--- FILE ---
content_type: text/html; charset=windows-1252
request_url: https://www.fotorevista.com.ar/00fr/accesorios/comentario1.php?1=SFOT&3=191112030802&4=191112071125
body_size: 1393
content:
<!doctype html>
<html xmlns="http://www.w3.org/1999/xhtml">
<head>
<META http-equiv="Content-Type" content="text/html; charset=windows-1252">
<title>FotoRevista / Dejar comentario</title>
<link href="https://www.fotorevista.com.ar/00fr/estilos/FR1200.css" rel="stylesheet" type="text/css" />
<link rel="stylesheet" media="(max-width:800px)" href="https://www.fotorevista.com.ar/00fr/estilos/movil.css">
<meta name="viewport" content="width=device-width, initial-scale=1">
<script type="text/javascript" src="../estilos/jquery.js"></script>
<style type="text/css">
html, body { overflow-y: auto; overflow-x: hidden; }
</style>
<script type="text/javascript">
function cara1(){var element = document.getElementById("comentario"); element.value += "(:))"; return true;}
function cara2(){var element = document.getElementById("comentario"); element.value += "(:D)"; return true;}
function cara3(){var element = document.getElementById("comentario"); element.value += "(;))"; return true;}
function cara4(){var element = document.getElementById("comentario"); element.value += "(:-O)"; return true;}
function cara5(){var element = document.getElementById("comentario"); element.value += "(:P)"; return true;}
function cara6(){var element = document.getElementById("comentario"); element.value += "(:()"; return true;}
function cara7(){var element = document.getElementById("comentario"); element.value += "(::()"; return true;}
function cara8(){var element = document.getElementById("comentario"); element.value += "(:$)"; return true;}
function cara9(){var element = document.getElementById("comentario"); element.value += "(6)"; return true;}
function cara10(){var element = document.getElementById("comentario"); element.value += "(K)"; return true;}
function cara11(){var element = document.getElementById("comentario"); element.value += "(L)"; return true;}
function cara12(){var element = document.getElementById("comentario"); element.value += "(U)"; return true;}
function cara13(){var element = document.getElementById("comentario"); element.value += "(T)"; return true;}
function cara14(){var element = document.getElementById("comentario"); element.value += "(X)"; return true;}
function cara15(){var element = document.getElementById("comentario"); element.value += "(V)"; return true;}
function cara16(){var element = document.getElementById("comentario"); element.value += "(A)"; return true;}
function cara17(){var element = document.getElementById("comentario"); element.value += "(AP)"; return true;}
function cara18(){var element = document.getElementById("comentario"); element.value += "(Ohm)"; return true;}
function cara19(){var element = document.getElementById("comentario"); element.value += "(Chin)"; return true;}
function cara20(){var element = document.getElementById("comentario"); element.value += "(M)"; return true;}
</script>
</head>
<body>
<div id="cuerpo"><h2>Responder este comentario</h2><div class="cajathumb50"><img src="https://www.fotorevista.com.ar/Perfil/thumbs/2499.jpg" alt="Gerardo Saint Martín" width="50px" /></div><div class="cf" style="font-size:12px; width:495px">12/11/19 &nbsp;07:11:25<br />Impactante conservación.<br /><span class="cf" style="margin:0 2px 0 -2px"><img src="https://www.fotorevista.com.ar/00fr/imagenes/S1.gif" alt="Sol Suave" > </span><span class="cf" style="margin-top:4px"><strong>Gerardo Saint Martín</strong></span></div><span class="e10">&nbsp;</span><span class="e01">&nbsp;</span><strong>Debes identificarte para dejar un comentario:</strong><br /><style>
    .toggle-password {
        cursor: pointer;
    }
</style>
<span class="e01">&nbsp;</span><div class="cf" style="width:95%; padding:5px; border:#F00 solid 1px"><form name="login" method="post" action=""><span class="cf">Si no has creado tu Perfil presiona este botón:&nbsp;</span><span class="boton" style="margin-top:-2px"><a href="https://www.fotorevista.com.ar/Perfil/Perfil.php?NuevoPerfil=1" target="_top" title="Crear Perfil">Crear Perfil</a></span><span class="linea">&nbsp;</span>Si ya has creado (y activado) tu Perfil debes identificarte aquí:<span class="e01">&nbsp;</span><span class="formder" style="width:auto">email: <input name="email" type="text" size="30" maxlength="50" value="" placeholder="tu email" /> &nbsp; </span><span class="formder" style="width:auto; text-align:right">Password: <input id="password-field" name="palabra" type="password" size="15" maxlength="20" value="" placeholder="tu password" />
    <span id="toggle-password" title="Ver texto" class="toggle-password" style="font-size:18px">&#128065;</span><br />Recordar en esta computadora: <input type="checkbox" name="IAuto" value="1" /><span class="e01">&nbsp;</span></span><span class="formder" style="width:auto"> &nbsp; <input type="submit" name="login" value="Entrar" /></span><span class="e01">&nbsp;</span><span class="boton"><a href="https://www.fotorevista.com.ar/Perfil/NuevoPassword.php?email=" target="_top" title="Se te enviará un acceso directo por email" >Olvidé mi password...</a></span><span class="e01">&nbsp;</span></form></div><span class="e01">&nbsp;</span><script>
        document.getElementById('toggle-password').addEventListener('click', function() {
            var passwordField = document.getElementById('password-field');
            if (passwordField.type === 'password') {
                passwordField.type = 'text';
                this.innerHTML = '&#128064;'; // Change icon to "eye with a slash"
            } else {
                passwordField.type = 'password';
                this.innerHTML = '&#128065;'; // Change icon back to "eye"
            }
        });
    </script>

# # # # #

HOW TO COMPLETE THIS TASK
All of the material above should be repeated word for word.

WRITTEN RESPONSE
--- FILE ---
content_type: text/html; charset=windows-1252
request_url: https://www.fotorevista.com.ar/00fr/accesorios/comentario1.php?1=SFOT&3=191112030802&4=191112071125
body_size: 1393
content:
<!doctype html>
<html xmlns="http://www.w3.org/1999/xhtml">
<head>
<META http-equiv="Content-Type" content="text/html; charset=windows-1252">
<title>FotoRevista / Dejar comentario</title>
<link href="https://www.fotorevista.com.ar/00fr/estilos/FR1200.css" rel="stylesheet" type="text/css" />
<link rel="stylesheet" media="(max-width:800px)" href="https://www.fotorevista.com.ar/00fr/estilos/movil.css">
<meta name="viewport" content="width=device-width, initial-scale=1">
<script type="text/javascript" src="../estilos/jquery.js"></script>
<style type="text/css">
html, body { overflow-y: auto; overflow-x: hidden; }
</style>
<script type="text/javascript">
function cara1(){var element = document.getElementById("comentario"); element.value += "(:))"; return true;}
function cara2(){var element = document.getElementById("comentario"); element.value += "(:D)"; return true;}
function cara3(){var element = document.getElementById("comentario"); element.value += "(;))"; return true;}
function cara4(){var element = document.getElementById("comentario"); element.value += "(:-O)"; return true;}
function cara5(){var element = document.getElementById("comentario"); element.value += "(:P)"; return true;}
function cara6(){var element = document.getElementById("comentario"); element.value += "(:()"; return true;}
function cara7(){var element = document.getElementById("comentario"); element.value += "(::()"; return true;}
function cara8(){var element = document.getElementById("comentario"); element.value += "(:$)"; return true;}
function cara9(){var element = document.getElementById("comentario"); element.value += "(6)"; return true;}
function cara10(){var element = document.getElementById("comentario"); element.value += "(K)"; return true;}
function cara11(){var element = document.getElementById("comentario"); element.value += "(L)"; return true;}
function cara12(){var element = document.getElementById("comentario"); element.value += "(U)"; return true;}
function cara13(){var element = document.getElementById("comentario"); element.value += "(T)"; return true;}
function cara14(){var element = document.getElementById("comentario"); element.value += "(X)"; return true;}
function cara15(){var element = document.getElementById("comentario"); element.value += "(V)"; return true;}
function cara16(){var element = document.getElementById("comentario"); element.value += "(A)"; return true;}
function cara17(){var element = document.getElementById("comentario"); element.value += "(AP)"; return true;}
function cara18(){var element = document.getElementById("comentario"); element.value += "(Ohm)"; return true;}
function cara19(){var element = document.getElementById("comentario"); element.value += "(Chin)"; return true;}
function cara20(){var element = document.getElementById("comentario"); element.value += "(M)"; return true;}
</script>
</head>
<body>
<div id="cuerpo"><h2>Responder este comentario</h2><div class="cajathumb50"><img src="https://www.fotorevista.com.ar/Perfil/thumbs/2499.jpg" alt="Gerardo Saint Martín" width="50px" /></div><div class="cf" style="font-size:12px; width:495px">12/11/19 &nbsp;07:11:25<br />Impactante conservación.<br /><span class="cf" style="margin:0 2px 0 -2px"><img src="https://www.fotorevista.com.ar/00fr/imagenes/S1.gif" alt="Sol Suave" > </span><span class="cf" style="margin-top:4px"><strong>Gerardo Saint Martín</strong></span></div><span class="e10">&nbsp;</span><span class="e01">&nbsp;</span><strong>Debes identificarte para dejar un comentario:</strong><br /><style>
    .toggle-password {
        cursor: pointer;
    }
</style>
<span class="e01">&nbsp;</span><div class="cf" style="width:95%; padding:5px; border:#F00 solid 1px"><form name="login" method="post" action=""><span class="cf">Si no has creado tu Perfil presiona este botón:&nbsp;</span><span class="boton" style="margin-top:-2px"><a href="https://www.fotorevista.com.ar/Perfil/Perfil.php?NuevoPerfil=1" target="_top" title="Crear Perfil">Crear Perfil</a></span><span class="linea">&nbsp;</span>Si ya has creado (y activado) tu Perfil debes identificarte aquí:<span class="e01">&nbsp;</span><span class="formder" style="width:auto">email: <input name="email" type="text" size="30" maxlength="50" value="" placeholder="tu email" /> &nbsp; </span><span class="formder" style="width:auto; text-align:right">Password: <input id="password-field" name="palabra" type="password" size="15" maxlength="20" value="" placeholder="tu password" />
    <span id="toggle-password" title="Ver texto" class="toggle-password" style="font-size:18px">&#128065;</span><br />Recordar en esta computadora: <input type="checkbox" name="IAuto" value="1" /><span class="e01">&nbsp;</span></span><span class="formder" style="width:auto"> &nbsp; <input type="submit" name="login" value="Entrar" /></span><span class="e01">&nbsp;</span><span class="boton"><a href="https://www.fotorevista.com.ar/Perfil/NuevoPassword.php?email=" target="_top" title="Se te enviará un acceso directo por email" >Olvidé mi password...</a></span><span class="e01">&nbsp;</span></form></div><span class="e01">&nbsp;</span><script>
        document.getElementById('toggle-password').addEventListener('click', function() {
            var passwordField = document.getElementById('password-field');
            if (passwordField.type === 'password') {
                passwordField.type = 'text';
                this.innerHTML = '&#128064;'; // Change icon to "eye with a slash"
            } else {
                passwordField.type = 'password';
                this.innerHTML = '&#128065;'; // Change icon back to "eye"
            }
        });
    </script>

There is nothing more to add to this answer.